The month of March has been frenetic and feverish – and that is an understatement. Other than the consulting assignment, which I have been working on, it has also been a sort of geeky month. My website had some glitches on the server, then my iPhone acted up and finally, my laptop decided it was time to breathe its last. Add to that a switch to Apple after using Windows for about 20 years, and you can imagine how it has been. Fascinating!
And this meant that even writing a post got put on the backburner. Anyway, here I am again…with thoughts of the Maha Kumbh that I went to in February.
Held this year at Allahabad, at the confluence of the three most holy rivers in India: the Ganga, the Yamuna, and the mythological Saraswati, the Kumbh lures the faithful for a dip in the holy waters that relieves them of lifetimes of karma. Hindu religious scriptures say that bathing on the astrologically favorable days snuffs out innumerable sins, relieving the pilgrim of his or her entanglement in the complex cycle of birth, disease, old age, and death – the cycle of samsara. Kumbh is actually a Sanskrit word meaning “pot”, “pitcher” or “jar” and mela means “festival.” According to Indian mythology, the Kumbh Mela derives its name from the pot of the immortalizing nectar from the waters of the holy river Ganga.

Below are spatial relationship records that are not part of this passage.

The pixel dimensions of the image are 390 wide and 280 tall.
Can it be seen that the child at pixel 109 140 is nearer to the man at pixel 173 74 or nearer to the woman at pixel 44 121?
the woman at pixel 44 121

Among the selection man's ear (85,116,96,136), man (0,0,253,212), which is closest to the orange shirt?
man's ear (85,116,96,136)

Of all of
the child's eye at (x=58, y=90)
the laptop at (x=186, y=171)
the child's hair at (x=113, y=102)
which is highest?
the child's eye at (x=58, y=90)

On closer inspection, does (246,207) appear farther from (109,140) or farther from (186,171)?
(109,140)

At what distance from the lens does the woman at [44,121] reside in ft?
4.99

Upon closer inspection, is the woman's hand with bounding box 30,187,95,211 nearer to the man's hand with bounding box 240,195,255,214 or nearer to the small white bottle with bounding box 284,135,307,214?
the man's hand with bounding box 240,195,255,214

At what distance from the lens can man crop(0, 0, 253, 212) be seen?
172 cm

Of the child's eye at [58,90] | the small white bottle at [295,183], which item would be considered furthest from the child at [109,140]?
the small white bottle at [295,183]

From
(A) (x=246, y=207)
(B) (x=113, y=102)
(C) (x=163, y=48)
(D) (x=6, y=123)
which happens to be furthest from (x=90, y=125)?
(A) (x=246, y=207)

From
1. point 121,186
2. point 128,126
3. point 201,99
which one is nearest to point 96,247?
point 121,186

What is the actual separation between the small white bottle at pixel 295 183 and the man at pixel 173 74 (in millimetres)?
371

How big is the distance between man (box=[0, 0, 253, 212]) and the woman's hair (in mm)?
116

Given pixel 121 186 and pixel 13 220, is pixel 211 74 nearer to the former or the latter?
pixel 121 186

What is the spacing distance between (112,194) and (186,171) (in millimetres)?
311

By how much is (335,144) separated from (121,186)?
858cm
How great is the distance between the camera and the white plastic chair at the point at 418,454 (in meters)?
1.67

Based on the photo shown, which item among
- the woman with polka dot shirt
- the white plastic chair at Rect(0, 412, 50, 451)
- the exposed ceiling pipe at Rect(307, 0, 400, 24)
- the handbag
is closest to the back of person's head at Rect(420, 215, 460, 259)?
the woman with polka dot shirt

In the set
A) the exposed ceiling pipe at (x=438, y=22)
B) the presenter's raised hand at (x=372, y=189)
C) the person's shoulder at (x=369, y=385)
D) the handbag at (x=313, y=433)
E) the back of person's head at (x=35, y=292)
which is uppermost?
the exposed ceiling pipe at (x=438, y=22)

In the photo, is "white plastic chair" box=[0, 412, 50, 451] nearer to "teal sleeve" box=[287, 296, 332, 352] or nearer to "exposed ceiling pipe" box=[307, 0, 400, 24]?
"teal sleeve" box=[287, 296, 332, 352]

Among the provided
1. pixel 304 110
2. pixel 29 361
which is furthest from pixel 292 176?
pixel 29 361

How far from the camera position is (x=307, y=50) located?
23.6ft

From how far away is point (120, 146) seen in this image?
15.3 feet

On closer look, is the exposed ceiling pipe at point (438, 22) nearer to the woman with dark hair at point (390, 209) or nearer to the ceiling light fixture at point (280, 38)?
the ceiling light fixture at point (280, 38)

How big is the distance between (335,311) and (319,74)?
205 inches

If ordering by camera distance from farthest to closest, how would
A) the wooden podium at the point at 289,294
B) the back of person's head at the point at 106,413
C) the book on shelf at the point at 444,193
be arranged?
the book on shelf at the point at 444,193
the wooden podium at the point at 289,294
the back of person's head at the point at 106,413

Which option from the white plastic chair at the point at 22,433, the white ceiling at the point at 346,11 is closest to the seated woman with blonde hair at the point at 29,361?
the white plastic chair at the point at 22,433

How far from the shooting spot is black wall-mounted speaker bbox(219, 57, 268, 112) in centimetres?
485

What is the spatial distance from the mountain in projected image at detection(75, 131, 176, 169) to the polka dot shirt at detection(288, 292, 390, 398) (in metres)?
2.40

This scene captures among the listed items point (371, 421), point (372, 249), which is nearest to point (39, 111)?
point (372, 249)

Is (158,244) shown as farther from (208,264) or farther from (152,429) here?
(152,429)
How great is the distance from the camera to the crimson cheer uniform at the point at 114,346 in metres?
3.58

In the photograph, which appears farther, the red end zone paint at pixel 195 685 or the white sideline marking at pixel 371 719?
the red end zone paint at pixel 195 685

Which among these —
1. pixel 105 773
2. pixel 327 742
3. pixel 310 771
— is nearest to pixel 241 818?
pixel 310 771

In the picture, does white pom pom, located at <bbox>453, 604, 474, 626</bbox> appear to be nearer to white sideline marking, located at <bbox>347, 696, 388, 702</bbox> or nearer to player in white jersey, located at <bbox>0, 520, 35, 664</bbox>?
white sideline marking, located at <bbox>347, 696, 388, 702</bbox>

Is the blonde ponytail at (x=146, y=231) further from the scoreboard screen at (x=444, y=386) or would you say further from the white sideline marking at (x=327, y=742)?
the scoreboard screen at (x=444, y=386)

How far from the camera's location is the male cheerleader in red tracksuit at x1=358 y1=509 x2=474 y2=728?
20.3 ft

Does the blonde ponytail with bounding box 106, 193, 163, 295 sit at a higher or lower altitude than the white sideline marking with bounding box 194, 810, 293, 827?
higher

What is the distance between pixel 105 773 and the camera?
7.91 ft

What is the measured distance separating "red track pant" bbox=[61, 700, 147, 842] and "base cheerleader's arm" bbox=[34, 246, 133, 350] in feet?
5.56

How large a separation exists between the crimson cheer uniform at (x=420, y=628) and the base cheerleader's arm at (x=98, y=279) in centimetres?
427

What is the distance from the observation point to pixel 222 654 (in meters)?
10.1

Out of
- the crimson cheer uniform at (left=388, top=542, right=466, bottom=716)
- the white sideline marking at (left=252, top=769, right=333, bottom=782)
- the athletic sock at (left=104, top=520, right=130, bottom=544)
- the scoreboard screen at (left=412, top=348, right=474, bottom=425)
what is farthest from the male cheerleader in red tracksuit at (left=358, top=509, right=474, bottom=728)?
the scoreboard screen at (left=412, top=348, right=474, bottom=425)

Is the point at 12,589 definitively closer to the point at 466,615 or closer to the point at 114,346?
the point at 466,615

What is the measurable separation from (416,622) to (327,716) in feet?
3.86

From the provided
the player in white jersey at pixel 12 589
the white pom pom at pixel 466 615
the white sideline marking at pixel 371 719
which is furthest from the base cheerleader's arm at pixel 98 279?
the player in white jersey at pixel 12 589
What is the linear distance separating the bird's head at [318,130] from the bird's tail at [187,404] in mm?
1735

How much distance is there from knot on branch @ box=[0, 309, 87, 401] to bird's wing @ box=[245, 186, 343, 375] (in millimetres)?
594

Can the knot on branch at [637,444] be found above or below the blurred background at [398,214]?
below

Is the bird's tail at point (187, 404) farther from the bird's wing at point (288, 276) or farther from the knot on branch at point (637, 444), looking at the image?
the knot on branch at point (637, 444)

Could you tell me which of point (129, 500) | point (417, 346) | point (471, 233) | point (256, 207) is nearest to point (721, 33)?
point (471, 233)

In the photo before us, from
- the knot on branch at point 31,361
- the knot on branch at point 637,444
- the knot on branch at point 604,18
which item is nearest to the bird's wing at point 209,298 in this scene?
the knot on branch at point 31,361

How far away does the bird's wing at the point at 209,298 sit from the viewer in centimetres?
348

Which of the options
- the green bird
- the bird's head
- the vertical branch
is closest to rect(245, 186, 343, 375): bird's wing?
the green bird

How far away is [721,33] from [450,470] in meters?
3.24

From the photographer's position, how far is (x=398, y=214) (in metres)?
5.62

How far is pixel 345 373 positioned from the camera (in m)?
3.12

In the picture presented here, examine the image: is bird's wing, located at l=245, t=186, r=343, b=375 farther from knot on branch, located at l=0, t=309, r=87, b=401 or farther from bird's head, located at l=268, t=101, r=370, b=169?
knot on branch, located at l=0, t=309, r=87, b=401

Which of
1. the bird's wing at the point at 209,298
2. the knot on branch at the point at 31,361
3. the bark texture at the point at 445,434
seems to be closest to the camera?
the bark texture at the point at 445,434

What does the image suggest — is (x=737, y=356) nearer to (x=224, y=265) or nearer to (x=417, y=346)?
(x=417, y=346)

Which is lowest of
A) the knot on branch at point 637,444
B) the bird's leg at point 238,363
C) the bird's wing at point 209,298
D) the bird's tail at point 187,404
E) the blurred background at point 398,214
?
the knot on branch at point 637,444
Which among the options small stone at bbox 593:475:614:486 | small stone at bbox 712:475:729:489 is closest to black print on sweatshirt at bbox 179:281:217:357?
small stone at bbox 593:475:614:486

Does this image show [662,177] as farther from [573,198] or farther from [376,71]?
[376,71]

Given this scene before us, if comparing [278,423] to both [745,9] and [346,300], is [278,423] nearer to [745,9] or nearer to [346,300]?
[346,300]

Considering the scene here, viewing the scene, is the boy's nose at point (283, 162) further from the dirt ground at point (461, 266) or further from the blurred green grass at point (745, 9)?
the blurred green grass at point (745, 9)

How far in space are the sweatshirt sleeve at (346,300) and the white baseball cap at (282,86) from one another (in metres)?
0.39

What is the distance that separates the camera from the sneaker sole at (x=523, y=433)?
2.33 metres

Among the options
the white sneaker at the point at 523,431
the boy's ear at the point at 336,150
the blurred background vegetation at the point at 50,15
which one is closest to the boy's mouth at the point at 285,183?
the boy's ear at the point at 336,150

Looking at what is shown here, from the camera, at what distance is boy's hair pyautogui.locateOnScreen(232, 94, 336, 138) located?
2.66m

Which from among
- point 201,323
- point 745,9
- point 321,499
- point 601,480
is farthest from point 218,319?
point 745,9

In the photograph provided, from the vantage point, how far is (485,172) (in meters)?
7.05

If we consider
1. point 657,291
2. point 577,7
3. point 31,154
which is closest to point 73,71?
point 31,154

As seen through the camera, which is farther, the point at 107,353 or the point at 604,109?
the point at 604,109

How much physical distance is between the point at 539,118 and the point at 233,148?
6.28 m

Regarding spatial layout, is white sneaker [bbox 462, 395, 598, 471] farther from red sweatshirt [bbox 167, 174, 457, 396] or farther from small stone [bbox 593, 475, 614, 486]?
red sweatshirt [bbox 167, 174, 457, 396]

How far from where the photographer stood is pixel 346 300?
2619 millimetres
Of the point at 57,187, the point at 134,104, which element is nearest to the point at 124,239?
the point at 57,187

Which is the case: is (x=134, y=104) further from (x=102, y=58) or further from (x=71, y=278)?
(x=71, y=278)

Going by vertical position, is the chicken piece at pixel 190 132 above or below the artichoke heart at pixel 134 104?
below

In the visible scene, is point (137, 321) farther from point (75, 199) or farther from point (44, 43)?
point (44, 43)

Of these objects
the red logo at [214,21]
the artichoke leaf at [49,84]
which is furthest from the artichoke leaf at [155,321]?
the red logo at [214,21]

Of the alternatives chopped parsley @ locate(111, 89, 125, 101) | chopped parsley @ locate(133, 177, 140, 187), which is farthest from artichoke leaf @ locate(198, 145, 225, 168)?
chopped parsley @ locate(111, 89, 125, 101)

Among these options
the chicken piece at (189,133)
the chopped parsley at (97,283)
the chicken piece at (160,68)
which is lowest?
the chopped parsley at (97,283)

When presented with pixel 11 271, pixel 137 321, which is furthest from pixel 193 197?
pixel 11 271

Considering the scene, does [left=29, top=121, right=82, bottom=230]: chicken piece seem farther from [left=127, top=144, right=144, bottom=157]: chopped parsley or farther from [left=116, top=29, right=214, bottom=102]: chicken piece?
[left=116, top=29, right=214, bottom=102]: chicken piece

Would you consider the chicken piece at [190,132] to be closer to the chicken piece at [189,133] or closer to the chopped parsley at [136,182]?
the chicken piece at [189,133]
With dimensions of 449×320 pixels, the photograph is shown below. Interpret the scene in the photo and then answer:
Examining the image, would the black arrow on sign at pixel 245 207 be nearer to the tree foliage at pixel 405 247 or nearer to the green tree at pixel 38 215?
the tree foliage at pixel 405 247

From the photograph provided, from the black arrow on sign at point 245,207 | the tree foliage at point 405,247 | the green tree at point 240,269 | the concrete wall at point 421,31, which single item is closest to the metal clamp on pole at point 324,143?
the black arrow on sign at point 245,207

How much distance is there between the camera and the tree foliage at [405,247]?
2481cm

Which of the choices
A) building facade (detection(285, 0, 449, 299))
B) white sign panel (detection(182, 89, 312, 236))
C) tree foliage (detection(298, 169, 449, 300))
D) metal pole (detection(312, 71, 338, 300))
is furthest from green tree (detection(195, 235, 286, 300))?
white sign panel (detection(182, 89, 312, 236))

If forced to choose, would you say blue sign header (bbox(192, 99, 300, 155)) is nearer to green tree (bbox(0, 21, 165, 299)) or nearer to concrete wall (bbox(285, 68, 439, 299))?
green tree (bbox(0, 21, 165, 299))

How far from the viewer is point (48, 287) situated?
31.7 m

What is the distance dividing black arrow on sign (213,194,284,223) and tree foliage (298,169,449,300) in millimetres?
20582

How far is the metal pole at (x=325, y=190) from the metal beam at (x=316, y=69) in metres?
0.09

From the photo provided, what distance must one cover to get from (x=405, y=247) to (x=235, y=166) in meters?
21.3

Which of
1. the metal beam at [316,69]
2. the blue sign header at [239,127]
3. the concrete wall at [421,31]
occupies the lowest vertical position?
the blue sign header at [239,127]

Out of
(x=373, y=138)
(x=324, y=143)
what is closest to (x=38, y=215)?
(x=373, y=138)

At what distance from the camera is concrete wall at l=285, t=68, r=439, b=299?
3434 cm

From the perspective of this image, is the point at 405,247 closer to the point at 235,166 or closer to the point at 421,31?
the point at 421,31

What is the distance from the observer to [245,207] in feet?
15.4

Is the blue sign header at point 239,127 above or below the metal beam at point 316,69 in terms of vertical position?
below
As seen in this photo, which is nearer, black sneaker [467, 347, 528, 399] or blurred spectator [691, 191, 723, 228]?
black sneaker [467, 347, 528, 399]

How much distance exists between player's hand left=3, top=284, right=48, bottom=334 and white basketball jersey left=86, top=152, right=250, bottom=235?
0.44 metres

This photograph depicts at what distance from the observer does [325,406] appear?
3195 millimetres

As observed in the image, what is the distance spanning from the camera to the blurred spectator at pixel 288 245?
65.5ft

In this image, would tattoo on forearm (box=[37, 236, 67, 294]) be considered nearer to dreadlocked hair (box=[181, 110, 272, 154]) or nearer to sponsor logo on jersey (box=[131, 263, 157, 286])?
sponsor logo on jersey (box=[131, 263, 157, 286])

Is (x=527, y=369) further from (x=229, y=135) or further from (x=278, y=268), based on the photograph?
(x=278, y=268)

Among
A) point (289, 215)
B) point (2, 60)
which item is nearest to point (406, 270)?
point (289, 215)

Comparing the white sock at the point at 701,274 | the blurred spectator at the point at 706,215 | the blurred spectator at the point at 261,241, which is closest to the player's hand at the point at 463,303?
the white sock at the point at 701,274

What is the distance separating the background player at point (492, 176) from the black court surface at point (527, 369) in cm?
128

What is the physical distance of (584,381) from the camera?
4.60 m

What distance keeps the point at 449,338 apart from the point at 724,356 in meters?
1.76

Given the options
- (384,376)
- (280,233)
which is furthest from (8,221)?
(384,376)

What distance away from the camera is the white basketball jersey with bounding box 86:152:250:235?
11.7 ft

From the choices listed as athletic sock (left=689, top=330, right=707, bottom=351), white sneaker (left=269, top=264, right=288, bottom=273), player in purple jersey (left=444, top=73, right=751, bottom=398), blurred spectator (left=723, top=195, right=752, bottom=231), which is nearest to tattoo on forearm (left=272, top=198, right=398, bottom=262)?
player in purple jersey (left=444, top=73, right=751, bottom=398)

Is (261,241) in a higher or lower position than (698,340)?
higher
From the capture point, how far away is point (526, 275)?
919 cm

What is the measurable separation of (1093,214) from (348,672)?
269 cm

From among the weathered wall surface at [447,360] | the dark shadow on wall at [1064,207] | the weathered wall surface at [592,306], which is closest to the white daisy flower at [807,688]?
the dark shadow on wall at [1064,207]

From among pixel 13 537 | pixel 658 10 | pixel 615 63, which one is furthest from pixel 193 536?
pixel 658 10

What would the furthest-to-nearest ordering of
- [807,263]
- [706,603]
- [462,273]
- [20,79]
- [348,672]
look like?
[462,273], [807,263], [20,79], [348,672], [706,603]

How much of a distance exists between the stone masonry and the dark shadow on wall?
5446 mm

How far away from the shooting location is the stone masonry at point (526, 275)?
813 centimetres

It has had an appeal or an allure for saints and scholars for many millennia. In about 302 B.C., the great Greek historian Megasthenes documented his seventy-five-day stay at Prayaga (Allahabad), during a mela which had an attendance of two and a half million. Some hundreds of years later, in the 7th century A.D., the devout emperor Harsha invited the distinguished Chinese mendicant Hsian Tsang to attend the festivities of the mela. Later when writing his journals, Tsang noted Harsha’s consummate spiritual leadership with lavish praise and wrote: “The festival concluded with Harsha distributing all of his accumulated wealth to the needy, down to his robes, and returning to his palace in clothes borrowed from his sister.”
The Kumbh is a melting pot for perhaps more than eight thousand religious groups and sects that debate and discuss philosophy. For the mela, it is said that this is a symbol of Hindu unity, an instrument for passing on spiritual teachings and values of India’s ancient Vedic culture to the masses of devotees.
Here saints and sinners, mystics and beggars, all gather on the banks of the holy Ganga in the smorgasbord of by far the largest human congregation on Earth, albeit temporary. Pilgrims travel from far across many miles to bathe in the Ganga; they are dressed in their finest and most colorful – it is a celebration of hope, and festivity for a better tomorrow.
The numbers tell the story – this year there were a total of 100 million people who attended the Kumbh; on the days these photographs were made, I was just one of 30 million people there.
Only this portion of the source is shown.